Excerpt provided

My mom is currently tacking the straps of my ballet slippers in place and mending my ballet skirt. I went to a big dance clothing store on Monday and wanted to buy all of the zebra striped and neon green stretch shorts I could see, and be "that" ballerina, but I limited myself to a leotard and shoes.
I love this new challenge. I feel graceful one moment, totally clunky and stiff the next. There are moments my flexibility feeds me and others during which I see my classmates' legs stretching just a little more perfectly than mine. My classmates share my sense of humor about the situation as well as my genuine interest in learning our new French hobby, so it is fun. Our teacher has one of those smiles that is perfectly beautiful and encouraging, so that when she says "Good!" to me or the class and catches my eye, I feel capable. Like the smile of a kindergarten teacher. Which is appropriate, because usually it is kindergarteners who take ballet, not twenty-somethings.

Stated exercise 1
Answer these questions using the ballet passage:
(a) Which piece of clothing is the narrator's mom mending?
(b) What did the narrator end up buying at the dance clothing store?
(c) Whose smile is the teacher's smile compared to?
Stated exercise 2
Quote the ballet passage between "My mom is currently" and "leotard and shoes.", inclusive.
Stated exercise 3
Write what comes next in the ballet passage, picking up after its final sentence.
The records that follow have no connection to the ballet passage.

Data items
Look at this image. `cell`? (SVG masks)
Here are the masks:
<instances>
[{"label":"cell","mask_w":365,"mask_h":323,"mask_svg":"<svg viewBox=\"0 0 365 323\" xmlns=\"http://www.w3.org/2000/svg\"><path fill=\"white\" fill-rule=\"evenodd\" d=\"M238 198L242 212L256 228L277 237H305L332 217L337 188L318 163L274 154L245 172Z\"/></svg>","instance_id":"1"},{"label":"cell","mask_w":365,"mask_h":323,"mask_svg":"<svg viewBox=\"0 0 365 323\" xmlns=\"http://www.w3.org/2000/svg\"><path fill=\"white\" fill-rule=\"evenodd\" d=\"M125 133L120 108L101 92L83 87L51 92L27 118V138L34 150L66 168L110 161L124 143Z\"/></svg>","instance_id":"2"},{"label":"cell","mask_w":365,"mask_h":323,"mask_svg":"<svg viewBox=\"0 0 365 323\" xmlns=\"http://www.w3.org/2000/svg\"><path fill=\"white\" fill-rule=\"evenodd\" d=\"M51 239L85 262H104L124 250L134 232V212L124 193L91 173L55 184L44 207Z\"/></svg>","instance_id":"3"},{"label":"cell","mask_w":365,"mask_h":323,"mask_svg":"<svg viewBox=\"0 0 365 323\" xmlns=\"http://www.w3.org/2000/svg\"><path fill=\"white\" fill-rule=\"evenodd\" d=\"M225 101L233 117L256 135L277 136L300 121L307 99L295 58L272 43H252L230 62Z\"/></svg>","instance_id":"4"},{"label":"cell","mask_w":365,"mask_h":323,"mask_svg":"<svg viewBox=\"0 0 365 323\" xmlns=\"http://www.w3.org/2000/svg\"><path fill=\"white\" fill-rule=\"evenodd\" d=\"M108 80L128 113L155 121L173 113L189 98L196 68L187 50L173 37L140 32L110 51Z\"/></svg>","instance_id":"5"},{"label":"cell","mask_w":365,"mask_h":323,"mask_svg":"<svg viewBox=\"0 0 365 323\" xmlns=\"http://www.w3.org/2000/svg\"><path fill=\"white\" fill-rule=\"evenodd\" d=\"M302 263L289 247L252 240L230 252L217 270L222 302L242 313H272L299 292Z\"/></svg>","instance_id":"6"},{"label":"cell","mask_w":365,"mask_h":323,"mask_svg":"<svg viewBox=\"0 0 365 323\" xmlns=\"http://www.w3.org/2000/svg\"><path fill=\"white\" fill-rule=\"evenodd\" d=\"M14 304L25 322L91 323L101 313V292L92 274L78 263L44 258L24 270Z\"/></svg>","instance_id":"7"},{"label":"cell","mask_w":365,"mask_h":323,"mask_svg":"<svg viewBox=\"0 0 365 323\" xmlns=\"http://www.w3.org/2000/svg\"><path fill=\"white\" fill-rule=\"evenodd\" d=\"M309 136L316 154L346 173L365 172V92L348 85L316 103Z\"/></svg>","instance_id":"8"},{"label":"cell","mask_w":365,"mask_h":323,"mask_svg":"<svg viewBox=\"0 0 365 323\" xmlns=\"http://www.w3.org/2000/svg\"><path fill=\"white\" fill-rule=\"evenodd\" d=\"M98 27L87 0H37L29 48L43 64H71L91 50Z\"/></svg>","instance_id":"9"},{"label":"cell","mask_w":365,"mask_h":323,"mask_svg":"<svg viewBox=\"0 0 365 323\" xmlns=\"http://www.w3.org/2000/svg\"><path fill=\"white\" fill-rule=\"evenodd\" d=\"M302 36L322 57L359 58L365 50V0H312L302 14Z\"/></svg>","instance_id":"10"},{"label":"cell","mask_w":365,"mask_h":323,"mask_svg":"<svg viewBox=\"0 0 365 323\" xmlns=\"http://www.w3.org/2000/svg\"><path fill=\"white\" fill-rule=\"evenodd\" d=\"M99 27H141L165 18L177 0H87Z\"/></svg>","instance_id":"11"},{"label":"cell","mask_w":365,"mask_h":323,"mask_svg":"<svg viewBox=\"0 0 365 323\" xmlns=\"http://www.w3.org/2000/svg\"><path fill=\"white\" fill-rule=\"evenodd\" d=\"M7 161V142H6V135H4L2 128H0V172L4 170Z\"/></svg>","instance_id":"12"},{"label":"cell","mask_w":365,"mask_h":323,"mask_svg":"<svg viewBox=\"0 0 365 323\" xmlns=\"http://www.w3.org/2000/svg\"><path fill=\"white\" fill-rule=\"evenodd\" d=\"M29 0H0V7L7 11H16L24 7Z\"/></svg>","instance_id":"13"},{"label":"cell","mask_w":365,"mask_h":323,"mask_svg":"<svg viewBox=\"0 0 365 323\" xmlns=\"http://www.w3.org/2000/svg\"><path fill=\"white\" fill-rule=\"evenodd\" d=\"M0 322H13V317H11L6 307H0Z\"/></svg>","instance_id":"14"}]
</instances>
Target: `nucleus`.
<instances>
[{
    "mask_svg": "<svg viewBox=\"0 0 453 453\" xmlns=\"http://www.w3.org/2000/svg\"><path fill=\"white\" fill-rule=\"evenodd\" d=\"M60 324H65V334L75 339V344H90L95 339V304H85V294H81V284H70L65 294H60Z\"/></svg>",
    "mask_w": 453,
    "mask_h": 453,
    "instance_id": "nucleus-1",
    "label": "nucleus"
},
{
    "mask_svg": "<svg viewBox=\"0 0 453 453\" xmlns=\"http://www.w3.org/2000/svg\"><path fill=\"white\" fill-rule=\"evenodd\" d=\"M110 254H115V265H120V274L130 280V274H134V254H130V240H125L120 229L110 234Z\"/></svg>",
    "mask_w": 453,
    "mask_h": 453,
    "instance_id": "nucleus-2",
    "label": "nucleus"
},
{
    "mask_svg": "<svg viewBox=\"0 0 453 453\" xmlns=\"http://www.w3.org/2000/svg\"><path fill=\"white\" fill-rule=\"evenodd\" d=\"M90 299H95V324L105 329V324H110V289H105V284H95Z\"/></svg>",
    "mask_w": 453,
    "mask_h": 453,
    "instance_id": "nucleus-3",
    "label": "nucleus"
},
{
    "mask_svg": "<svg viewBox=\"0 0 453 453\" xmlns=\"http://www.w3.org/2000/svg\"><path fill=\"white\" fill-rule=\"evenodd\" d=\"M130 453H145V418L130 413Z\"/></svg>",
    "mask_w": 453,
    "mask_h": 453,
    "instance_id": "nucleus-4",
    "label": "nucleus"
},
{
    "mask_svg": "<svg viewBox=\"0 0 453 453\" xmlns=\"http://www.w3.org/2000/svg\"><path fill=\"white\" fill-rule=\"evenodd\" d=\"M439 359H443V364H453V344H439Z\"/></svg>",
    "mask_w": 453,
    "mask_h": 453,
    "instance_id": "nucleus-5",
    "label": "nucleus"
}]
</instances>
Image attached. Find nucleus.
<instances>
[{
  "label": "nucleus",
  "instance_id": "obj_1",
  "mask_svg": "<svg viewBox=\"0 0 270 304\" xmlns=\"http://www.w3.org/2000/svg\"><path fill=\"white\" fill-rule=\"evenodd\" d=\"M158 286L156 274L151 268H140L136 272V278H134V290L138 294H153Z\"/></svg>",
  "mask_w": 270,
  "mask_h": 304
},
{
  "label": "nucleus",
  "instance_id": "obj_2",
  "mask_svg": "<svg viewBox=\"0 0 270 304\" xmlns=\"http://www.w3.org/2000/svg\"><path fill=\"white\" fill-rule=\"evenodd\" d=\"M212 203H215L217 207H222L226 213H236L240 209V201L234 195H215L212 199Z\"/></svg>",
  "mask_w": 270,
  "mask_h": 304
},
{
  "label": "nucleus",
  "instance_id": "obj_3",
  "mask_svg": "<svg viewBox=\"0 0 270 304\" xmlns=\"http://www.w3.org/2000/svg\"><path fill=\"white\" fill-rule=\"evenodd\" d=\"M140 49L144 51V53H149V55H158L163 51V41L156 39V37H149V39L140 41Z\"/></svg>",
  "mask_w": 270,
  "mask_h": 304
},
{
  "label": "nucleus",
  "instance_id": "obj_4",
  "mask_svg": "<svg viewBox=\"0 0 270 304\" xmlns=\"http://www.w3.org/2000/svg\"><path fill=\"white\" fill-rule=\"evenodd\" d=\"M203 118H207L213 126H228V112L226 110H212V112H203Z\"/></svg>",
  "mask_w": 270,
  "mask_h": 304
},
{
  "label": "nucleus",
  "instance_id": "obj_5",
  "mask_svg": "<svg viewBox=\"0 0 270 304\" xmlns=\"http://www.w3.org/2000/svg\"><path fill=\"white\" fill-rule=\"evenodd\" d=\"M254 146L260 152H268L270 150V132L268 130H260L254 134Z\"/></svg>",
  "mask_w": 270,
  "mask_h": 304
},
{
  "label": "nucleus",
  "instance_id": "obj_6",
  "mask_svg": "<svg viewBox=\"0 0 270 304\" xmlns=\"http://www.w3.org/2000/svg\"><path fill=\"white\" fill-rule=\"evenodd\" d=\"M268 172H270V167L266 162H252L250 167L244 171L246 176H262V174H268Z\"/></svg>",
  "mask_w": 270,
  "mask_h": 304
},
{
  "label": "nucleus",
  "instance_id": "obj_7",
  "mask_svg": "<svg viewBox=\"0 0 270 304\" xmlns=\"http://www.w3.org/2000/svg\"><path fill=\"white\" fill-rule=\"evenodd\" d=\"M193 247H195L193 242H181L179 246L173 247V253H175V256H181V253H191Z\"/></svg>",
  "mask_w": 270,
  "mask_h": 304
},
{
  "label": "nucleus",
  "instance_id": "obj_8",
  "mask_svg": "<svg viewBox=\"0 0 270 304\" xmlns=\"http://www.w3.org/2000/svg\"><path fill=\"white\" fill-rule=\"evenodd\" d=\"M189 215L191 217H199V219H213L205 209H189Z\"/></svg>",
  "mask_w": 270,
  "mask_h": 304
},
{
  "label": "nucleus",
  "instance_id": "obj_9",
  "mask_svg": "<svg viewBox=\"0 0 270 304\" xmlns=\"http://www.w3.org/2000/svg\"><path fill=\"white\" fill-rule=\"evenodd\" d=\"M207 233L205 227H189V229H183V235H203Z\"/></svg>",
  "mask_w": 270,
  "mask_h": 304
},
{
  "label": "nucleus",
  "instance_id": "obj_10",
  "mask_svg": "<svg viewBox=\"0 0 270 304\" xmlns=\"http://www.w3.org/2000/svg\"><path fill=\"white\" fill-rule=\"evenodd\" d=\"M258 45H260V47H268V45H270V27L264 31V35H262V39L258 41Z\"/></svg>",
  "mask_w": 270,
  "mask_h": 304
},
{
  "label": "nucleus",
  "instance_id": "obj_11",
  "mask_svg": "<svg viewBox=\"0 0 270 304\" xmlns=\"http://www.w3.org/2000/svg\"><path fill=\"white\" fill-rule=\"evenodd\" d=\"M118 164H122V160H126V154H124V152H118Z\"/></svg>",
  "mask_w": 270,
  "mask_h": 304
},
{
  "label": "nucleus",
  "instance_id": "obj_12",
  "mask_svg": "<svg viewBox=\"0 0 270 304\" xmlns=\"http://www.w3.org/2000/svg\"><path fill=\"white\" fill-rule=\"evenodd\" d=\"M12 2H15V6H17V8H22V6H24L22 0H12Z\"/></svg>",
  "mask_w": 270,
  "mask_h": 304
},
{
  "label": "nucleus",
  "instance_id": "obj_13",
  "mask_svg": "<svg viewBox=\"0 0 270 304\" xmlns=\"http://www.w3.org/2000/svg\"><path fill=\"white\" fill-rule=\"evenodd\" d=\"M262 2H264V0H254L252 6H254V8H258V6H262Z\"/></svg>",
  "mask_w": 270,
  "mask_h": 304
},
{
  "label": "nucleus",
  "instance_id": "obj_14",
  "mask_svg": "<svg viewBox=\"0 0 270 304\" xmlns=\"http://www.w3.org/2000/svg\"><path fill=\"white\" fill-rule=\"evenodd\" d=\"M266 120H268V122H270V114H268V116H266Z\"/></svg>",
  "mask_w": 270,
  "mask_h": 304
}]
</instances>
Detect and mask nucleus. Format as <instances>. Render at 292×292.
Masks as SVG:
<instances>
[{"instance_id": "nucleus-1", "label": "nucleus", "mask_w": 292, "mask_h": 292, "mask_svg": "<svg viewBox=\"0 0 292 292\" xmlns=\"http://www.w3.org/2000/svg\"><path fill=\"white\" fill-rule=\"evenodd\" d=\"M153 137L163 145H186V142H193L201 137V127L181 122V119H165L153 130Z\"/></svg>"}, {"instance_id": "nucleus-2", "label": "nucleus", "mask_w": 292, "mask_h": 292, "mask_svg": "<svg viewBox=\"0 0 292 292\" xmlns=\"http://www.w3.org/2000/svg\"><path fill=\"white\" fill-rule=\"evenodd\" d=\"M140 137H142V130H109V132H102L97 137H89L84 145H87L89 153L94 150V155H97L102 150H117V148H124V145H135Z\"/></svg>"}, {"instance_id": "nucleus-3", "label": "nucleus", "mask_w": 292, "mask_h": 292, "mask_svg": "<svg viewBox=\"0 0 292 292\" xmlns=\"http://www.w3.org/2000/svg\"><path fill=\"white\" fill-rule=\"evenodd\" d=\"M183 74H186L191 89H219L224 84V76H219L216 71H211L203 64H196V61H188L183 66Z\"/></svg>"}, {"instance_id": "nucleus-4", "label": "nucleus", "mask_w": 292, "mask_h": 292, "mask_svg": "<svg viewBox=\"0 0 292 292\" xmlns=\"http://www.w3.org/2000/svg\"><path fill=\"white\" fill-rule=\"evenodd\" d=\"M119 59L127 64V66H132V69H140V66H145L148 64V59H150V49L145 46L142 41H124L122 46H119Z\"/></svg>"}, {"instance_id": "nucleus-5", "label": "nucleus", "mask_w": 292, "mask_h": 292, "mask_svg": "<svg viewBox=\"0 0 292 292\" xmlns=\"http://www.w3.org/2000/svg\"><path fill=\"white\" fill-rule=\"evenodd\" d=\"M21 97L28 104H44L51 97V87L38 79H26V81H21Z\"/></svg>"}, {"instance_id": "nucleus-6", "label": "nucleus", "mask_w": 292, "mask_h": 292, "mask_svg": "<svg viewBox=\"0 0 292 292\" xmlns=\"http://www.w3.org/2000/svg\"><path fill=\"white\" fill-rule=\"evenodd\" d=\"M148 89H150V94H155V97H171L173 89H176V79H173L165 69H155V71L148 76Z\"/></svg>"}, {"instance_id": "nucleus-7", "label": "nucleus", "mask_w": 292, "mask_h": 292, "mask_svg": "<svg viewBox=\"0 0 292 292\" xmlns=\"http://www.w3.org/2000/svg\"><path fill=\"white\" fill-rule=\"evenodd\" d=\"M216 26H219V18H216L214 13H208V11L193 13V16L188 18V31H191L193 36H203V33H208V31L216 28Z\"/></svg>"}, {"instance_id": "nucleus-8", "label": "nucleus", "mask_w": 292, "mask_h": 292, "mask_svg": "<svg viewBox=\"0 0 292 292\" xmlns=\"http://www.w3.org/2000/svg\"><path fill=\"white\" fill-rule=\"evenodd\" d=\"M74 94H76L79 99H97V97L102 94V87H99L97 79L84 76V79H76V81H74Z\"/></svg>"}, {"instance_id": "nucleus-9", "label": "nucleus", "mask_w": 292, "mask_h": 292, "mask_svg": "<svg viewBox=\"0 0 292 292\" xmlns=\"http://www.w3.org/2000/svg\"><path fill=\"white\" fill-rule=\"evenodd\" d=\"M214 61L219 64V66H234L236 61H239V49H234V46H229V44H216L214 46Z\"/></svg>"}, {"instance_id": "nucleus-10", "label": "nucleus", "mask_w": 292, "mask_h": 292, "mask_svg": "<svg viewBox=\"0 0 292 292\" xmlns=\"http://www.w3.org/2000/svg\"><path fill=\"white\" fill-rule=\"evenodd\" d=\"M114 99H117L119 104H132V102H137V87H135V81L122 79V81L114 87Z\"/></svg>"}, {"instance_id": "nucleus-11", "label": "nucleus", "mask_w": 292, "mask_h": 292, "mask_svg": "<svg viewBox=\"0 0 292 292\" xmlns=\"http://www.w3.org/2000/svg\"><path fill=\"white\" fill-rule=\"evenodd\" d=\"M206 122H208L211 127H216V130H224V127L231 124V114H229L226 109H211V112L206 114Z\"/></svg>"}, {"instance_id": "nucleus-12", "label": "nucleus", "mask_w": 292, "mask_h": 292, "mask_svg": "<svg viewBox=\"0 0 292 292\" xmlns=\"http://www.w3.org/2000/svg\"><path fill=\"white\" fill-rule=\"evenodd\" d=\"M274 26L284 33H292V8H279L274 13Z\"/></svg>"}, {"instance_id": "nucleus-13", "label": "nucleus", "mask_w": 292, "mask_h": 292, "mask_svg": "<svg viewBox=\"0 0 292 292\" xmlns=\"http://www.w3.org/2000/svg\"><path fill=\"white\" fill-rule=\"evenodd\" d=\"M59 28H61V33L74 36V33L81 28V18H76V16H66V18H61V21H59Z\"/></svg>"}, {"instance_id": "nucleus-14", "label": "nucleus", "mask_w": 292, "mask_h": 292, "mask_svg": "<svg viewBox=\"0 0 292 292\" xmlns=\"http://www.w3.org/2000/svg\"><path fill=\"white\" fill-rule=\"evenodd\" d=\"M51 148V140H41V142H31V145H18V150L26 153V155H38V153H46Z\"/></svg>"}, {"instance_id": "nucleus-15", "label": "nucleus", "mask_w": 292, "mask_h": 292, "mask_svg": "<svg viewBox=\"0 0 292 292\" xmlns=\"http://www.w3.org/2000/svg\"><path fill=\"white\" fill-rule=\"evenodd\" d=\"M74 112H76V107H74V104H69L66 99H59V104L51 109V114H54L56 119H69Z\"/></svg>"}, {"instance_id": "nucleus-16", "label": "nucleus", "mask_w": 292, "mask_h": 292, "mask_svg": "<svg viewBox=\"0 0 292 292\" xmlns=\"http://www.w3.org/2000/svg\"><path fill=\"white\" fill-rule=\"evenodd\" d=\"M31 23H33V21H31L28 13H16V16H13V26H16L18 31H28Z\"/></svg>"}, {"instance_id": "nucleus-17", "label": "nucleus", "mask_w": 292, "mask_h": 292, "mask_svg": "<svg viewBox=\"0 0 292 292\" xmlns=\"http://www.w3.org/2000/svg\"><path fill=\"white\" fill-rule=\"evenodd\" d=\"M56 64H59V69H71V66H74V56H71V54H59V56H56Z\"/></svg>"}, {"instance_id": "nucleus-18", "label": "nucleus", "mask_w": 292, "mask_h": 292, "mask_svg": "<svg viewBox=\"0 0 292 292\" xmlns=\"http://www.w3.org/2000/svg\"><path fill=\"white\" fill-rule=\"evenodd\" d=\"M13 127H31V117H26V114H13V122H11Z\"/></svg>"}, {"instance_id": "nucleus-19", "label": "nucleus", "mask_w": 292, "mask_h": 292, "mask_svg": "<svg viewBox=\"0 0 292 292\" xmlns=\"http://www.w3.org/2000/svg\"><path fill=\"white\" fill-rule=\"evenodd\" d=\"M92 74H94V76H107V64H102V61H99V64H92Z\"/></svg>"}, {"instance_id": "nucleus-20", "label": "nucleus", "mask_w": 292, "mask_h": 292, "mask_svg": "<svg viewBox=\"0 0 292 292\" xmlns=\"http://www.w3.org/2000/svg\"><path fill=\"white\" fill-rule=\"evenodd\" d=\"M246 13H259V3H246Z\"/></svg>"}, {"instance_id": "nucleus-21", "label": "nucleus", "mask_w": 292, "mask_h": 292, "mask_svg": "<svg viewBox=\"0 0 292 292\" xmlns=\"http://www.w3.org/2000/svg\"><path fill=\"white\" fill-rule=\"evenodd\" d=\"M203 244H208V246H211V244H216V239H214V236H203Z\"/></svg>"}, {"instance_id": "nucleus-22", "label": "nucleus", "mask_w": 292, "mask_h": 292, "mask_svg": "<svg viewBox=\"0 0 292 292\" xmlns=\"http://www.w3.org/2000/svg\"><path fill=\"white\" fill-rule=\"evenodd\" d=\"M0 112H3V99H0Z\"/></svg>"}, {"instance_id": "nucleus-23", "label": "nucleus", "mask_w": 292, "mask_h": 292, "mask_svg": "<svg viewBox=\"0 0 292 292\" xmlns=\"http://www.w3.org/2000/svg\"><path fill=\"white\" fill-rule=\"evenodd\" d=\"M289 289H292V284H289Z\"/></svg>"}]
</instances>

Task result 1
(a) The narrator's ballet skirt.
(b) A leotard and shoes.
(c) The smile of a kindergarten teacher.

Task result 2
My mom is currently tacking the straps of my ballet slippers in place and mending my ballet skirt. I went to a big dance clothing store on Monday and wanted to buy all of the zebra striped and neon green stretch shorts I could see, and be "that" ballerina, but I limited myself to a leotard and shoes.

Task result 3
At the end of each class I feel energized and exhilirated. This light thrill runs through me, briefly but impossible to ignore. I feel proud of my effort, proud for just enrolling in the class. And I feel proud for being there. I used to get frustrated with missed opportunities; I always knew as my family was moving around while I was growing up that I was making such a diverse network of friends, experiencing multiple cities and cultures. But that didn't stop me from feeling a pang of annoyance, jealousy, and above all sadness when I watched my fellow high school seniors snap pictures at graduation with their best friend since third grade, or when I had to get myself to the Friday night football game because the fact was I was just too new for anyone to even know to invite me to go with them. I knew all along it was making me a strong, unique character, but I also knew for sure this came with its costs, that it was a for better or worse situation.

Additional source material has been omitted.